═════ Excerpted data ═════
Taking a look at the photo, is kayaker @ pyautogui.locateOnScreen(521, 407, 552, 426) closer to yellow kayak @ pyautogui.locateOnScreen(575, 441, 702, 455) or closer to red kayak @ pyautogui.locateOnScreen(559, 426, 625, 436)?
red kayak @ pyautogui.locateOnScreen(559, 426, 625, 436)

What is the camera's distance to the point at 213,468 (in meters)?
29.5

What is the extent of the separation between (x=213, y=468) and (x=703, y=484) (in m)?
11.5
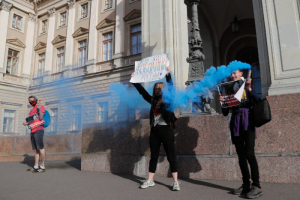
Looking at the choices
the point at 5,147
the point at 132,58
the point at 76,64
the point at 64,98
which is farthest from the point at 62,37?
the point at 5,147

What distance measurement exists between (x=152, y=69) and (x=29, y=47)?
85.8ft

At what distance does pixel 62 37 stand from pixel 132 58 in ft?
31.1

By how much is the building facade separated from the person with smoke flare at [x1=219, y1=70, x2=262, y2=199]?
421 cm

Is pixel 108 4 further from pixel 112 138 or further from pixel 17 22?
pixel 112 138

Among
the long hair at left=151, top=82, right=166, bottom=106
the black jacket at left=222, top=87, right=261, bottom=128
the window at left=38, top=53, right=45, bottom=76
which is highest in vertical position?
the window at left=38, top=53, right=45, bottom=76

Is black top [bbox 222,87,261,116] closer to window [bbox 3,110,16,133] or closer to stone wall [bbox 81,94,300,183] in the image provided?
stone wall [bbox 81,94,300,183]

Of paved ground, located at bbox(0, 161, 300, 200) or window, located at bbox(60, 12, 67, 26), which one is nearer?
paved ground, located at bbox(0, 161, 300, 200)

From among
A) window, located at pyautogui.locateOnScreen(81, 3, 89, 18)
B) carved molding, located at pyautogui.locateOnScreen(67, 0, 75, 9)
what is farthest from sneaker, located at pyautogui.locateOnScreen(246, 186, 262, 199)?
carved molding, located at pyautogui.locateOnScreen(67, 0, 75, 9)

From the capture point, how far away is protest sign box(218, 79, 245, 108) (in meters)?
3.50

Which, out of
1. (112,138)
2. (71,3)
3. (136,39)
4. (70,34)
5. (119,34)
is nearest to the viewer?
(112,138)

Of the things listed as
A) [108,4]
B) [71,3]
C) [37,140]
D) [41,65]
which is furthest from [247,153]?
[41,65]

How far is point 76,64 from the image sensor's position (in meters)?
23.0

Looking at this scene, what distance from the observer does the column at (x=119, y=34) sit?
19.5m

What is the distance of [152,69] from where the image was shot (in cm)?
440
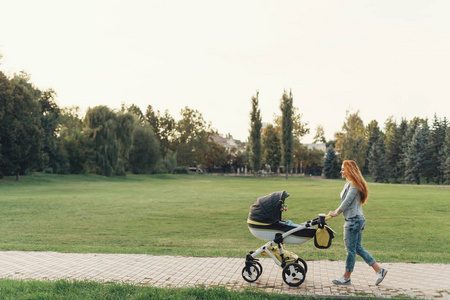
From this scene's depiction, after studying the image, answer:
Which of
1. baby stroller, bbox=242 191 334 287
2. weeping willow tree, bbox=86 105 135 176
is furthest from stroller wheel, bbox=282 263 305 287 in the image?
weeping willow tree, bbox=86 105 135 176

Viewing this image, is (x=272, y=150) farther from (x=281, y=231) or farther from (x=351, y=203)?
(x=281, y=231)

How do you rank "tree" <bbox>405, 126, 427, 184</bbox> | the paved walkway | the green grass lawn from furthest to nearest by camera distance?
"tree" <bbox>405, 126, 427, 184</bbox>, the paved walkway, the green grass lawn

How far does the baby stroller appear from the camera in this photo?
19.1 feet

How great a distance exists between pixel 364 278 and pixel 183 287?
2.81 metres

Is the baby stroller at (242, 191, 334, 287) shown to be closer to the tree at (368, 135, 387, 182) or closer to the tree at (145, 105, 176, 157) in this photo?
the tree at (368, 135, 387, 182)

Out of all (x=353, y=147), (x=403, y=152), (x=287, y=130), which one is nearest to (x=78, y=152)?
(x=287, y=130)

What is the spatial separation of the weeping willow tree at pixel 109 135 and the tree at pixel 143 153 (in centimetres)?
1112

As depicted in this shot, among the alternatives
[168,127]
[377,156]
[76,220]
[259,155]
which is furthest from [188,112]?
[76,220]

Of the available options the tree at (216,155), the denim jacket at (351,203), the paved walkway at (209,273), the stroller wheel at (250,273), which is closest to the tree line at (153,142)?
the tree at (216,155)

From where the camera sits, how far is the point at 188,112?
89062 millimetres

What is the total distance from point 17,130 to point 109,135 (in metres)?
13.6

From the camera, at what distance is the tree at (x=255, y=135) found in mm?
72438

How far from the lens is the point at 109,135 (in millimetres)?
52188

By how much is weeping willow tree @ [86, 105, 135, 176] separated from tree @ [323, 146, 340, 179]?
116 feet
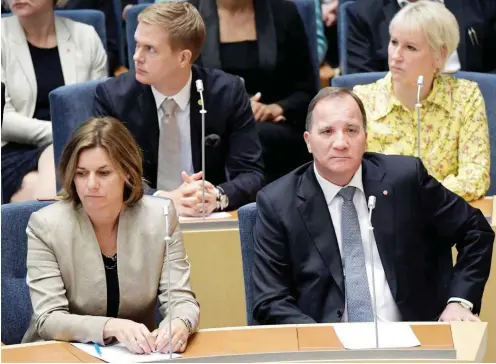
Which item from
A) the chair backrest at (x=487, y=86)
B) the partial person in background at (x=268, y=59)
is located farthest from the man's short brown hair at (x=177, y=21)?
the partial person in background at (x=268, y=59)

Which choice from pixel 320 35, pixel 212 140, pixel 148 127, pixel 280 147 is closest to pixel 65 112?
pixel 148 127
═════
═════ Excerpted data ═════
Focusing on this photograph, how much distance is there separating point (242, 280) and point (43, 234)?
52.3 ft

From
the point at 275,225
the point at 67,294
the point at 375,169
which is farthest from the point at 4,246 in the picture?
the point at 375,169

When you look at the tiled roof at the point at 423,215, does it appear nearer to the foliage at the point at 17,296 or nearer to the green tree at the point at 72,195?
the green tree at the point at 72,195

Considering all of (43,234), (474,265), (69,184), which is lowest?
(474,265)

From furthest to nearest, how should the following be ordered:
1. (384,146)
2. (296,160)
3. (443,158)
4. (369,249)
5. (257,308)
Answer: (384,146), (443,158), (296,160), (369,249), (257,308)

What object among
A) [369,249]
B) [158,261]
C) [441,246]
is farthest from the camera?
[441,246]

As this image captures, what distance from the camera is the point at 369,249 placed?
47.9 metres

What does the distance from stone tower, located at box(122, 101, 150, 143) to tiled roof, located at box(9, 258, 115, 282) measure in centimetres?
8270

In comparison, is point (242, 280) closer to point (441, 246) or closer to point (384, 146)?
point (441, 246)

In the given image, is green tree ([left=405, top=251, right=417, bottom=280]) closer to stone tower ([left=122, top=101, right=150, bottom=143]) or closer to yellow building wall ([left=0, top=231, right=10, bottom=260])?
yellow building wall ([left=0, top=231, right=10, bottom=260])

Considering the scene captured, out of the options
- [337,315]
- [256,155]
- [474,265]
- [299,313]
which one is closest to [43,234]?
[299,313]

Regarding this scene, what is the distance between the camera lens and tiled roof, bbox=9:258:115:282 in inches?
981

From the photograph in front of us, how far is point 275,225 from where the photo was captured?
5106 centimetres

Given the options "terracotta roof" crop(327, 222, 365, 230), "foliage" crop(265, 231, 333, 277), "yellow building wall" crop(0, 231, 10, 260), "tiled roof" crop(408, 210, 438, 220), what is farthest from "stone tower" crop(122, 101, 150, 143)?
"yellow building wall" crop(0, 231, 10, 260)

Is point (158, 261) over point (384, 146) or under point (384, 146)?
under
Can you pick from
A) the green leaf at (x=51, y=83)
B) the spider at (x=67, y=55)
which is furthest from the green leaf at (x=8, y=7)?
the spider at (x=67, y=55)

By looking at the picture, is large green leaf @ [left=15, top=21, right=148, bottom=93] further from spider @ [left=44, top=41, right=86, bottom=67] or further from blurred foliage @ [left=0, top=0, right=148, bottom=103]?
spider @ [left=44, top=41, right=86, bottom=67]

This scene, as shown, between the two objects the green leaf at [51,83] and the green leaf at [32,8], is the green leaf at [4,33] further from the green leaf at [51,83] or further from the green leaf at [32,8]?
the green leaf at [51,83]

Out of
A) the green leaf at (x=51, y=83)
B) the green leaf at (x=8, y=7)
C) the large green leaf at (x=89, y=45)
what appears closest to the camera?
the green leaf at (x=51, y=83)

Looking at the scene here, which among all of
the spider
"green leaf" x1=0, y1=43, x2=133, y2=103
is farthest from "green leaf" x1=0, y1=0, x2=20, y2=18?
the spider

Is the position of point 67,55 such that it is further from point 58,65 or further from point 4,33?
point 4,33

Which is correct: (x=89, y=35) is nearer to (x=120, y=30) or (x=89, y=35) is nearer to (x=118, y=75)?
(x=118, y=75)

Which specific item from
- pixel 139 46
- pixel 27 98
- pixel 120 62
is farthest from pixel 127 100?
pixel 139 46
═════
═════ Excerpted data ═════
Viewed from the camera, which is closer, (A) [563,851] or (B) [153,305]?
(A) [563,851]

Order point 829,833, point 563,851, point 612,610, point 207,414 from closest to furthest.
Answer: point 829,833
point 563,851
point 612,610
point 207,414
═════
=== Given problem ===
Starting with the line with "How do you rank" and going on through the line with "walkway, the green grass lawn", write those lines again with "furthest" swapped for "farthest" and everything else left unchanged.

=== Written answer ===
How do you rank "tree" <bbox>405, 126, 427, 184</bbox> | the paved walkway | the green grass lawn from farthest to nearest by camera distance?
"tree" <bbox>405, 126, 427, 184</bbox>, the paved walkway, the green grass lawn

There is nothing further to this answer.